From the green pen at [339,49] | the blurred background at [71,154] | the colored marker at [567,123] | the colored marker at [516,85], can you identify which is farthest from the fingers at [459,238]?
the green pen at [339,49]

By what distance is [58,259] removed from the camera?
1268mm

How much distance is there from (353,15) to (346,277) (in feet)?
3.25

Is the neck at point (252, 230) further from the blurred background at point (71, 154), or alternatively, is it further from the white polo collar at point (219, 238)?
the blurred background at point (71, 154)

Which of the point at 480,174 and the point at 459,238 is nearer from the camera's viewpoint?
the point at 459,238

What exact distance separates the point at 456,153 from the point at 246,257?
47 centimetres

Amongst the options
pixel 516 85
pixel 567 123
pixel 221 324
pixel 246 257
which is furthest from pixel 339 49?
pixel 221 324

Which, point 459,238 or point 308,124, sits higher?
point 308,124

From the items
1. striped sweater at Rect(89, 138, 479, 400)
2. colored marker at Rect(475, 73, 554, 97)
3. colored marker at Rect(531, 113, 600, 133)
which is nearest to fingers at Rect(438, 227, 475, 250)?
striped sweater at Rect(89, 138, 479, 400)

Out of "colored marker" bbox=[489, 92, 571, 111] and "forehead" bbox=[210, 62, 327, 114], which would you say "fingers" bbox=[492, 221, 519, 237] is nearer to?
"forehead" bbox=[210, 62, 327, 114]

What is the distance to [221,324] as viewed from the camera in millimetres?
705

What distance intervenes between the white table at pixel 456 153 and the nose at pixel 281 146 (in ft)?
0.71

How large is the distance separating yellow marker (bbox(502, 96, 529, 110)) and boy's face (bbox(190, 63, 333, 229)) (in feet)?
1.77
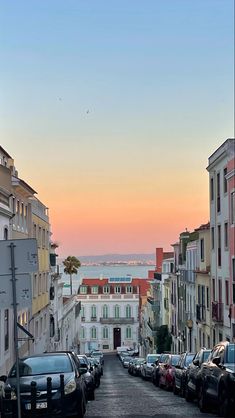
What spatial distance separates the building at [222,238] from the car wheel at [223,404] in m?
25.5

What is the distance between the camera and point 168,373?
26781mm

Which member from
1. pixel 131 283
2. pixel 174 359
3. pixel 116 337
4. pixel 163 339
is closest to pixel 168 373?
pixel 174 359

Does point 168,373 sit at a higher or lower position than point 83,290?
higher

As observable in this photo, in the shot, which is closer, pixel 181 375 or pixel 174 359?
pixel 181 375

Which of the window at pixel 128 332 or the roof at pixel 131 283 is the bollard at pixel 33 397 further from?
the roof at pixel 131 283

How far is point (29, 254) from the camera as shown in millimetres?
10242

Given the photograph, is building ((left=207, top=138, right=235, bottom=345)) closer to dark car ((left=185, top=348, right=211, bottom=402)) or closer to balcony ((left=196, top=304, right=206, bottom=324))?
balcony ((left=196, top=304, right=206, bottom=324))

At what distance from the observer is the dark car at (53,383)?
1388 centimetres

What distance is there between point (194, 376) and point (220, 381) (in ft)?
12.7

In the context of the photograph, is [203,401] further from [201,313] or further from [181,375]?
[201,313]

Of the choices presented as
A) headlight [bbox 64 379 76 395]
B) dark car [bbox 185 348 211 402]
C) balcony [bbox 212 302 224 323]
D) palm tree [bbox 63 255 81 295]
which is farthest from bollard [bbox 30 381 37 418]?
palm tree [bbox 63 255 81 295]

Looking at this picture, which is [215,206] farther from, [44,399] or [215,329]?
[44,399]

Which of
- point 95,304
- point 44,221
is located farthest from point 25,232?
point 95,304

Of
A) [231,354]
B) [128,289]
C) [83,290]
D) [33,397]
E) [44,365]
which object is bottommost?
[83,290]
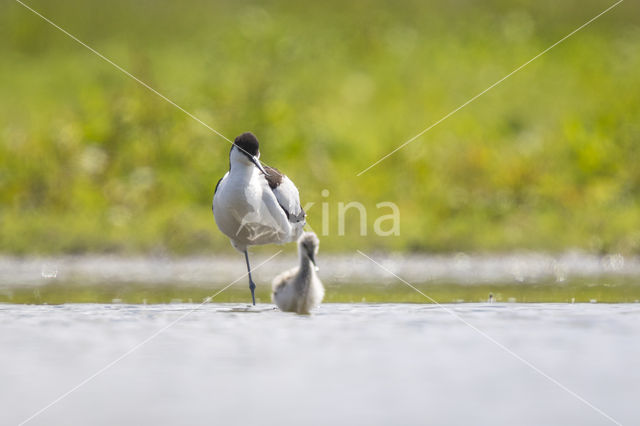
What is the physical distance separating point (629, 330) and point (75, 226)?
7484 mm

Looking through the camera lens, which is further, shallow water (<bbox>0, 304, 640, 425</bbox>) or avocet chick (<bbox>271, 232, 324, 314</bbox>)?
avocet chick (<bbox>271, 232, 324, 314</bbox>)

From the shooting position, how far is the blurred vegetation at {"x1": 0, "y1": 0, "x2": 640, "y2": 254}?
39.5 feet

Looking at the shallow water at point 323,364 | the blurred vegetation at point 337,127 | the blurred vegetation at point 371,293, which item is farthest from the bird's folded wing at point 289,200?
the blurred vegetation at point 337,127

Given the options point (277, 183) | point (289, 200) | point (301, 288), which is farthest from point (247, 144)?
point (301, 288)

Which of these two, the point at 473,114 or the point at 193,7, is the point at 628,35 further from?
the point at 193,7

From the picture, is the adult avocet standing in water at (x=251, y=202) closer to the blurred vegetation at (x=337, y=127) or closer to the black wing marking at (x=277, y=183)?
the black wing marking at (x=277, y=183)

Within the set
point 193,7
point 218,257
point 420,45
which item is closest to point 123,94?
point 218,257

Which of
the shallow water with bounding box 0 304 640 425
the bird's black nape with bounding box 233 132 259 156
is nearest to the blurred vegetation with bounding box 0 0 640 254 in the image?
the bird's black nape with bounding box 233 132 259 156

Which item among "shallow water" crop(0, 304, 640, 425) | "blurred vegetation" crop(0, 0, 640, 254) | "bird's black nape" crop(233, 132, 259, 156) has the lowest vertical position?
"shallow water" crop(0, 304, 640, 425)

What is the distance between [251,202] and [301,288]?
1047 millimetres

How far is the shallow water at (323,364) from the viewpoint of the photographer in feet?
14.1

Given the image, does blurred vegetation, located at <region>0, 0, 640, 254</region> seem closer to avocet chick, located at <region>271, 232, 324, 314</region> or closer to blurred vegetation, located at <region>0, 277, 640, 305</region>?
blurred vegetation, located at <region>0, 277, 640, 305</region>

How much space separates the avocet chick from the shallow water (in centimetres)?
18

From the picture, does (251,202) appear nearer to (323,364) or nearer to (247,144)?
(247,144)
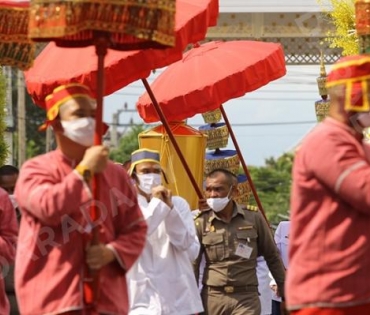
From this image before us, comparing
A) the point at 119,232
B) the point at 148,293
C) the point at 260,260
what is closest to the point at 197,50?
the point at 260,260

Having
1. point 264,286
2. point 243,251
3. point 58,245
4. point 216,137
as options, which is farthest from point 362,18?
point 216,137

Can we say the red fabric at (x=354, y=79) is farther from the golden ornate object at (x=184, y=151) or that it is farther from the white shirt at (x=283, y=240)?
the white shirt at (x=283, y=240)

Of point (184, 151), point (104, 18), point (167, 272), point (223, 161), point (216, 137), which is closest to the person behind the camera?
point (104, 18)

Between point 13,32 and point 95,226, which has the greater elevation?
point 13,32

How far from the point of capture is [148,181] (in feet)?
36.7

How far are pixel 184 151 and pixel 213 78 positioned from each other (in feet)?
3.37

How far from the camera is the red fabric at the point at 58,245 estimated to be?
8.00 meters

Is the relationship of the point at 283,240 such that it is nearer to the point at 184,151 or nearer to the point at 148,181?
the point at 184,151

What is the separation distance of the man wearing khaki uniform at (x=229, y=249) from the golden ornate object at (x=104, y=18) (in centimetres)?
402

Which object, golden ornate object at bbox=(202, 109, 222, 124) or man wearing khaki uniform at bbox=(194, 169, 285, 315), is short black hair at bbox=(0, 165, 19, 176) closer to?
man wearing khaki uniform at bbox=(194, 169, 285, 315)

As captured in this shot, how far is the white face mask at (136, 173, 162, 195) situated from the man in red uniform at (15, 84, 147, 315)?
9.39 feet

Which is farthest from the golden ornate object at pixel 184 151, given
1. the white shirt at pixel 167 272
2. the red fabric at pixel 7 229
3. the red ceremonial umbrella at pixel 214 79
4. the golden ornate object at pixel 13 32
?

**The exercise**:
Copy out the listing above line for line, word for word, and leave out the pictures.

**Finished task**:
From the green pen at [339,49] | the blurred background at [71,154] | the colored marker at [567,123] | the colored marker at [516,85], can you identify which is farthest from the fingers at [459,238]?
the green pen at [339,49]

By what distance is [58,259] removed from the camera?
1268mm

How much distance is there from (353,15) to (346,277) (in feet)?
3.25

Is the neck at point (252, 230) further from the blurred background at point (71, 154), or alternatively, is it further from the white polo collar at point (219, 238)?
the blurred background at point (71, 154)

Which of the point at 480,174 and the point at 459,238 is nearer from the camera's viewpoint?
the point at 459,238

What exact distance separates the point at 456,153 from the point at 246,257?
47 centimetres

Amongst the options
pixel 516 85
pixel 567 123
pixel 221 324
pixel 246 257
which is furthest from pixel 339 49?
pixel 221 324

Which, point 459,238 or point 308,124, sits higher?
point 308,124

From the items
1. striped sweater at Rect(89, 138, 479, 400)
2. colored marker at Rect(475, 73, 554, 97)
3. colored marker at Rect(531, 113, 600, 133)
which is nearest to fingers at Rect(438, 227, 475, 250)?
striped sweater at Rect(89, 138, 479, 400)

Out of "colored marker" bbox=[489, 92, 571, 111] and "forehead" bbox=[210, 62, 327, 114], which would you say "fingers" bbox=[492, 221, 519, 237] is nearer to?
"forehead" bbox=[210, 62, 327, 114]

What is the distance to [221,324] as viewed from the camera in millimetres?
705

What distance intervenes between the white table at pixel 456 153 and the nose at pixel 281 146 (in ft)?
0.71

How large is the distance separating yellow marker (bbox(502, 96, 529, 110)) and boy's face (bbox(190, 63, 333, 229)) (in feet)?
1.77
What spatial distance separates the building at [222,238] from the car wheel at [223,404] in m?
25.5

What is the distance between the camera and point 168,373?
26781mm

Which member from
1. pixel 131 283
2. pixel 174 359
3. pixel 116 337
4. pixel 163 339
is closest to pixel 168 373?
pixel 174 359

Does point 168,373 sit at a higher or lower position than point 83,290?
higher

As observable in this photo, in the shot, which is closer, pixel 181 375 or pixel 174 359?
pixel 181 375

Which of the window at pixel 128 332 or the roof at pixel 131 283 is the bollard at pixel 33 397 further from?
the roof at pixel 131 283

How far is point (29, 254) from the camera as shown in millimetres?
10242

Given the photograph, is building ((left=207, top=138, right=235, bottom=345)) closer to dark car ((left=185, top=348, right=211, bottom=402)) or closer to balcony ((left=196, top=304, right=206, bottom=324))?
balcony ((left=196, top=304, right=206, bottom=324))

At what distance from the observer is the dark car at (53,383)?
1388 centimetres

What distance is there between point (194, 376) and point (220, 381) (in ft)?
12.7

In the context of the photograph, is [203,401] further from [201,313] or further from [181,375]?
[201,313]

Of the choices presented as
A) headlight [bbox 64 379 76 395]
B) dark car [bbox 185 348 211 402]
C) balcony [bbox 212 302 224 323]
D) palm tree [bbox 63 255 81 295]
which is farthest from bollard [bbox 30 381 37 418]?
palm tree [bbox 63 255 81 295]

Looking at this picture, which is [215,206] farther from, [44,399] or [215,329]?
[44,399]

Which of
- point 95,304
- point 44,221
is located farthest from point 25,232?
point 95,304

Of
A) [231,354]
B) [128,289]
C) [83,290]
D) [33,397]
E) [44,365]
which object is bottommost?
[83,290]
What is the physical distance separating point (629, 330) and point (75, 226)?
7484 mm

Looking through the camera lens, which is further, shallow water (<bbox>0, 304, 640, 425</bbox>) or avocet chick (<bbox>271, 232, 324, 314</bbox>)?
avocet chick (<bbox>271, 232, 324, 314</bbox>)

From the shooting position, how far is the blurred vegetation at {"x1": 0, "y1": 0, "x2": 640, "y2": 254}?
39.5 feet

Looking at the shallow water at point 323,364 | the blurred vegetation at point 337,127 | the blurred vegetation at point 371,293, which item is farthest from the bird's folded wing at point 289,200?
the blurred vegetation at point 337,127

Given the options point (277, 183) | point (289, 200) | point (301, 288), which is farthest from point (247, 144)?
point (301, 288)

Which of these two, the point at 473,114 or the point at 193,7, is the point at 628,35 further from?
the point at 193,7

From the picture, is the adult avocet standing in water at (x=251, y=202) closer to the blurred vegetation at (x=337, y=127) or closer to the black wing marking at (x=277, y=183)?
the black wing marking at (x=277, y=183)

Within the set
point 193,7
point 218,257
point 420,45
which item is closest to point 123,94?
point 218,257

Which of
the shallow water with bounding box 0 304 640 425
the bird's black nape with bounding box 233 132 259 156
is nearest to the blurred vegetation with bounding box 0 0 640 254 in the image?
the bird's black nape with bounding box 233 132 259 156

Which item among "shallow water" crop(0, 304, 640, 425) | "blurred vegetation" crop(0, 0, 640, 254) | "bird's black nape" crop(233, 132, 259, 156) has the lowest vertical position?
"shallow water" crop(0, 304, 640, 425)

What is the distance between [251,202] and [301,288]?
1047 millimetres

How far is the shallow water at (323,364) from the viewpoint of the photographer in feet?
14.1

Given the image, does blurred vegetation, located at <region>0, 0, 640, 254</region> seem closer to avocet chick, located at <region>271, 232, 324, 314</region> or closer to blurred vegetation, located at <region>0, 277, 640, 305</region>?
blurred vegetation, located at <region>0, 277, 640, 305</region>

How much space separates the avocet chick from the shallow water (in centimetres)?
18

From the picture, does (251,202) appear nearer to (323,364) or nearer to (247,144)?
(247,144)
From this image before us, comparing
A) the point at 119,232
B) the point at 148,293
C) the point at 260,260
what is closest to the point at 197,50?
the point at 260,260

Having
1. point 264,286
2. point 243,251
3. point 58,245
4. point 216,137
as options, which is farthest from point 362,18?
point 216,137

Can we say the red fabric at (x=354, y=79) is farther from the golden ornate object at (x=184, y=151) or that it is farther from the white shirt at (x=283, y=240)?
the white shirt at (x=283, y=240)

Of point (184, 151), point (104, 18), point (167, 272), point (223, 161), point (216, 137), which is closest to the person behind the camera?
point (104, 18)

Between point 13,32 and point 95,226, which has the greater elevation?
point 13,32

How far from the point of capture is [148,181] (in feet)?
36.7

How far are pixel 184 151 and pixel 213 78 positioned from each other (in feet)?
3.37

How far from the camera is the red fabric at the point at 58,245 estimated to be?
8.00 meters

Is the relationship of the point at 283,240 such that it is nearer to the point at 184,151 or nearer to the point at 148,181?
the point at 184,151

What is the separation distance of the man wearing khaki uniform at (x=229, y=249) from the golden ornate object at (x=104, y=18) (in centimetres)?
402

Which object, golden ornate object at bbox=(202, 109, 222, 124) or man wearing khaki uniform at bbox=(194, 169, 285, 315), is short black hair at bbox=(0, 165, 19, 176) closer to?
man wearing khaki uniform at bbox=(194, 169, 285, 315)

As captured in this shot, how far is the white face mask at (136, 173, 162, 195) situated from the man in red uniform at (15, 84, 147, 315)?
9.39 feet

Which is farthest from the golden ornate object at pixel 184 151, given
1. the white shirt at pixel 167 272
2. the red fabric at pixel 7 229
3. the red ceremonial umbrella at pixel 214 79
4. the golden ornate object at pixel 13 32
?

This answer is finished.